*Exercise objective*. Please convert the records, starting at the line that contains "From pixel 173" and ending with the last line of the records, into a JSON list of strings with one string per line. Leave out blank lines.

::::::

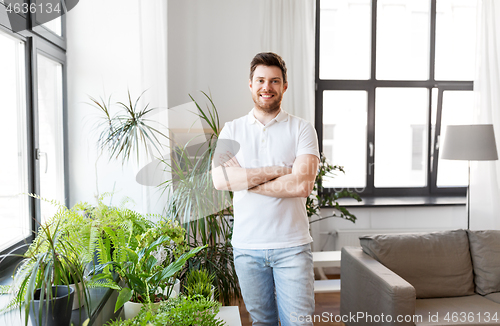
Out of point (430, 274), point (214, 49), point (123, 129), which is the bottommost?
point (430, 274)

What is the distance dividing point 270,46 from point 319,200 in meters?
1.49

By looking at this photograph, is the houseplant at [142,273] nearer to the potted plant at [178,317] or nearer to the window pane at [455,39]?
the potted plant at [178,317]

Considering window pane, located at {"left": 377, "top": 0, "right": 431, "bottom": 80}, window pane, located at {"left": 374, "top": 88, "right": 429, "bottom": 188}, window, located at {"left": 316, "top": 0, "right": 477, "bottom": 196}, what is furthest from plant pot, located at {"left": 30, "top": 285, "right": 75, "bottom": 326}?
window pane, located at {"left": 377, "top": 0, "right": 431, "bottom": 80}

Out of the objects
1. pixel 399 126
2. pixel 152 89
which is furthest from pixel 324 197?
pixel 152 89

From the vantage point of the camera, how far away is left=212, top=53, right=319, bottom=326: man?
165cm

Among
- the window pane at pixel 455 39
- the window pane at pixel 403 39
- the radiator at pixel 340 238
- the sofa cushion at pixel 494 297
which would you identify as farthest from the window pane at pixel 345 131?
the sofa cushion at pixel 494 297

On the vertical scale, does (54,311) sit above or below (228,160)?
below

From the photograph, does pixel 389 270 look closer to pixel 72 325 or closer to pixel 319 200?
pixel 319 200

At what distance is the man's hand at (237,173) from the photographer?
169 cm

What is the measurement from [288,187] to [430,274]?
137 cm

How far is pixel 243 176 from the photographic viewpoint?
171 cm

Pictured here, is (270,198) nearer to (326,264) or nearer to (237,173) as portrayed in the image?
(237,173)

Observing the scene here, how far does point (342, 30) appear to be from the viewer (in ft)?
13.1

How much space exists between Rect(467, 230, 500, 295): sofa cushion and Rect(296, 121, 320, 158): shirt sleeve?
1.55m
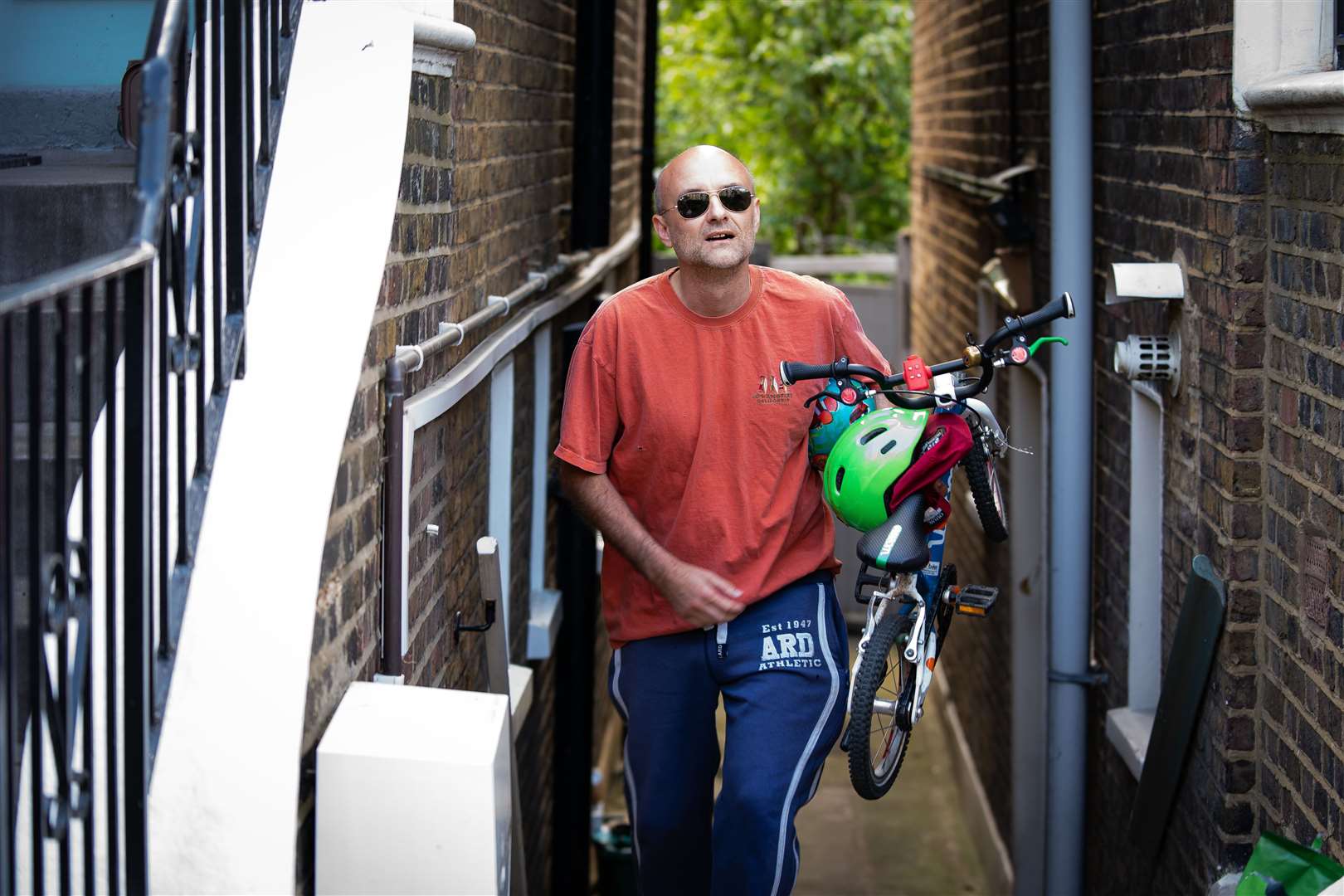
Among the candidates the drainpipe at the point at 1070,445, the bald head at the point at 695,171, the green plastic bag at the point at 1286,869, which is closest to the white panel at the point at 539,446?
the drainpipe at the point at 1070,445

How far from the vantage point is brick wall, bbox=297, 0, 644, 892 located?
2.91 metres

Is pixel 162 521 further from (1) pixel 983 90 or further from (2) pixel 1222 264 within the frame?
(1) pixel 983 90

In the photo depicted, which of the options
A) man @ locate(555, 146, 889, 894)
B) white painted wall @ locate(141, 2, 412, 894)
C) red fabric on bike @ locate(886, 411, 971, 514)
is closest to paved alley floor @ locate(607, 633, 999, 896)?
man @ locate(555, 146, 889, 894)

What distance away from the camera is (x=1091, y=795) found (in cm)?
564

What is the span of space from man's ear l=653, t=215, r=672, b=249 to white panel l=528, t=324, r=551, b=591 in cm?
230

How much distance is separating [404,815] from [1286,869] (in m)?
1.80

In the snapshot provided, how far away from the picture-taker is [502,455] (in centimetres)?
509

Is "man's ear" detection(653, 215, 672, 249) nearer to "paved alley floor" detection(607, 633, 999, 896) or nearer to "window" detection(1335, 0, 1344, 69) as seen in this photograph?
"window" detection(1335, 0, 1344, 69)

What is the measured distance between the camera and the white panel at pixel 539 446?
6141mm

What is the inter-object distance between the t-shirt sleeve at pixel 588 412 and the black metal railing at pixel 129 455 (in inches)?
41.1

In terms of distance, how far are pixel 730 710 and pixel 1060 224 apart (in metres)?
2.30

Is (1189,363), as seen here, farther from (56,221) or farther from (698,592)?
(56,221)

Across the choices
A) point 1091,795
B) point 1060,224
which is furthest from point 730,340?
point 1091,795

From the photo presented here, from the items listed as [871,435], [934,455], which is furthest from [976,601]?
[871,435]
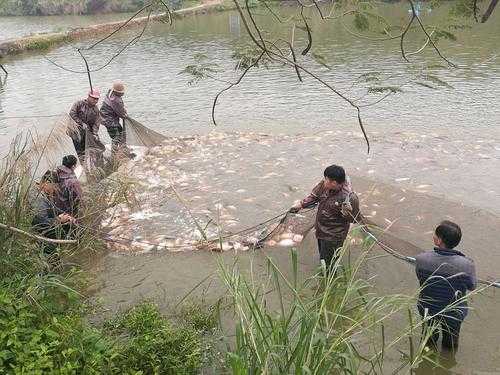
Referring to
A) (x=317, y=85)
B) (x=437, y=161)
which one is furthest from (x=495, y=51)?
(x=437, y=161)

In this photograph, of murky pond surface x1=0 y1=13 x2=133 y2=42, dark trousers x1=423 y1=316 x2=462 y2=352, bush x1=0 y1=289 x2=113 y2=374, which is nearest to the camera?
bush x1=0 y1=289 x2=113 y2=374

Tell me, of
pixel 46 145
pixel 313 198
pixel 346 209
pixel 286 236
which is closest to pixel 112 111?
pixel 46 145

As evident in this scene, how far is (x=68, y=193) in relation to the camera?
17.0 ft

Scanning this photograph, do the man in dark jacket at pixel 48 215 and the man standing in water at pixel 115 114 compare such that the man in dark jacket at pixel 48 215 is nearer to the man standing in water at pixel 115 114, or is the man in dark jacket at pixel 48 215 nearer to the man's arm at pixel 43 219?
the man's arm at pixel 43 219

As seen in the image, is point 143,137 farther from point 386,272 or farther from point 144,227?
point 386,272

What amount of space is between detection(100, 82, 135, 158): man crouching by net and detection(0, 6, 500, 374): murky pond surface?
→ 0.42 metres

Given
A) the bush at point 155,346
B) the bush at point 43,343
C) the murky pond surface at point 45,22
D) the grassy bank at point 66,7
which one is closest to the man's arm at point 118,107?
the bush at point 155,346

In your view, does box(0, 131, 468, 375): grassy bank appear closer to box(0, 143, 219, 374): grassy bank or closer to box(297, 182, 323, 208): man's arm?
box(0, 143, 219, 374): grassy bank

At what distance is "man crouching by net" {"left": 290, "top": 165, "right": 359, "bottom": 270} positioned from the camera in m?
4.45

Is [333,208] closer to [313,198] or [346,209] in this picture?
[346,209]

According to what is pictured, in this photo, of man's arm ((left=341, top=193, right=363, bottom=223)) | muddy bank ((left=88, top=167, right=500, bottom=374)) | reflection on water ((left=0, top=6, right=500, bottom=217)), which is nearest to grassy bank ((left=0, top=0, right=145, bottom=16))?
reflection on water ((left=0, top=6, right=500, bottom=217))

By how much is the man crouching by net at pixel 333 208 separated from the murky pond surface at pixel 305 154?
53 cm

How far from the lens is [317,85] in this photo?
45.9 feet

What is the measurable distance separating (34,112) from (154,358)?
1095cm
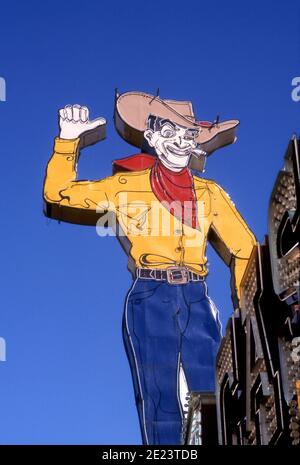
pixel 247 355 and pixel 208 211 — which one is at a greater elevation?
pixel 208 211

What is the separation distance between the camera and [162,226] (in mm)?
20328

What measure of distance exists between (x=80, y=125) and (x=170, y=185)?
2.41m

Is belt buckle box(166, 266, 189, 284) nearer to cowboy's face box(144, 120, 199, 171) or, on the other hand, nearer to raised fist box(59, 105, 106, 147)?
cowboy's face box(144, 120, 199, 171)

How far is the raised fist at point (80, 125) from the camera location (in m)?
21.5

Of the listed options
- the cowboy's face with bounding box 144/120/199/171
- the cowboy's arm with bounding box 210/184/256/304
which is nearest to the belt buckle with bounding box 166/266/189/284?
the cowboy's arm with bounding box 210/184/256/304

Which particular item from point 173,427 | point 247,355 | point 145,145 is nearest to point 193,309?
point 173,427

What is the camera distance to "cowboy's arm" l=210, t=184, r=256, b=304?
20.2 m

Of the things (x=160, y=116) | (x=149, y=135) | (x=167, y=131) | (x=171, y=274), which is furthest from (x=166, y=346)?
(x=160, y=116)

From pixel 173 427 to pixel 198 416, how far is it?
4.90 metres

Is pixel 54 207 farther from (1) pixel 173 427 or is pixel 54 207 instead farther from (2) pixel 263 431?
(2) pixel 263 431

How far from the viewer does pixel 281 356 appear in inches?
367

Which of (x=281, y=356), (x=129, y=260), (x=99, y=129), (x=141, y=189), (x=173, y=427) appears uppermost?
(x=99, y=129)

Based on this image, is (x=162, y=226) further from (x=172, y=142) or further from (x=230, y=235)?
(x=172, y=142)

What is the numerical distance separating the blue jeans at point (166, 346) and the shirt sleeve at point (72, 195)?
1969 mm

::::::

*Result of the exercise*.
[
  "From pixel 173 427 to pixel 198 416, how far is it?",
  "4.90 metres",
  "Is pixel 54 207 farther from (1) pixel 173 427 or is pixel 54 207 instead farther from (2) pixel 263 431?",
  "(2) pixel 263 431",
  "How far from the viewer does pixel 281 356 appear in inches?",
  "367",
  "Which of (x=281, y=356), (x=129, y=260), (x=99, y=129), (x=141, y=189), (x=173, y=427) appears uppermost?",
  "(x=99, y=129)",
  "Based on this image, is (x=162, y=226) further from (x=172, y=142) or further from (x=230, y=235)?",
  "(x=172, y=142)",
  "What is the numerical distance separating the blue jeans at point (166, 346) and the shirt sleeve at point (72, 195)?",
  "1969 mm"
]